* TASK INSTRUCTIONS:
Show every line of the material that follows in which the word "strand" occurs.

* DATA:
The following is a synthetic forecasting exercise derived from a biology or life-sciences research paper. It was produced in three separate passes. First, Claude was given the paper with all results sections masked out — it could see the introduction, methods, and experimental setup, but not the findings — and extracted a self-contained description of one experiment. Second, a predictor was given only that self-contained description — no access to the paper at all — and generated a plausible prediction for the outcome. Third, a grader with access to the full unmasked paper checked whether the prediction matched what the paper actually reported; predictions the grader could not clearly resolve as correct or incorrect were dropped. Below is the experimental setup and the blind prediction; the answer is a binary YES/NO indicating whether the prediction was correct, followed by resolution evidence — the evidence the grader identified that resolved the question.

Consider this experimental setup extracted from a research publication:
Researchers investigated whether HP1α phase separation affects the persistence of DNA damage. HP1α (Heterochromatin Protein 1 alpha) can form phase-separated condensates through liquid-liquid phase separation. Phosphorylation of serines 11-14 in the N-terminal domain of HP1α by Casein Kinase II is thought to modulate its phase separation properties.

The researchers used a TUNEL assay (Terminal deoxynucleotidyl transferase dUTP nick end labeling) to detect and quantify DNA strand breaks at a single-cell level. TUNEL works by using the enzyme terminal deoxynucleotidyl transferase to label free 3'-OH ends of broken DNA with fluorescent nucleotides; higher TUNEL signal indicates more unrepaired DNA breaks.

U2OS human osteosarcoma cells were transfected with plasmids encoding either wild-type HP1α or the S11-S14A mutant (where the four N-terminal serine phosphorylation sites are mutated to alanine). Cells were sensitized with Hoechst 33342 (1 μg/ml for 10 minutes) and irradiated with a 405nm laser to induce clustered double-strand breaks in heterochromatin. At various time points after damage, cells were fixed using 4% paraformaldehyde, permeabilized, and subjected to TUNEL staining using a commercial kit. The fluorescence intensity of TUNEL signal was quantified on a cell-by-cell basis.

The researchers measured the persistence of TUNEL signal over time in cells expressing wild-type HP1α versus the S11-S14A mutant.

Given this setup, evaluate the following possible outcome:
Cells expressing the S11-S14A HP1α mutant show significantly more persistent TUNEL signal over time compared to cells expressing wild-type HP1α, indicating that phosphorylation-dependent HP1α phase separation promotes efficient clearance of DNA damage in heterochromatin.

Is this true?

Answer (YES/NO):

* TASK OUTPUT:
The researchers used a TUNEL assay (Terminal deoxynucleotidyl transferase dUTP nick end labeling) to detect and quantify DNA strand breaks at a single-cell level. TUNEL works by using the enzyme terminal deoxynucleotidyl transferase to label free 3'-OH ends of broken DNA with fluorescent nucleotides; higher TUNEL signal indicates more unrepaired DNA breaks.
U2OS human osteosarcoma cells were transfected with plasmids encoding either wild-type HP1α or the S11-S14A mutant (where the four N-terminal serine phosphorylation sites are mutated to alanine). Cells were sensitized with Hoechst 33342 (1 μg/ml for 10 minutes) and irradiated with a 405nm laser to induce clustered double-strand breaks in heterochromatin. At various time points after damage, cells were fixed using 4% paraformaldehyde, permeabilized, and subjected to TUNEL staining using a commercial kit. The fluorescence intensity of TUNEL signal was quantified on a cell-by-cell basis.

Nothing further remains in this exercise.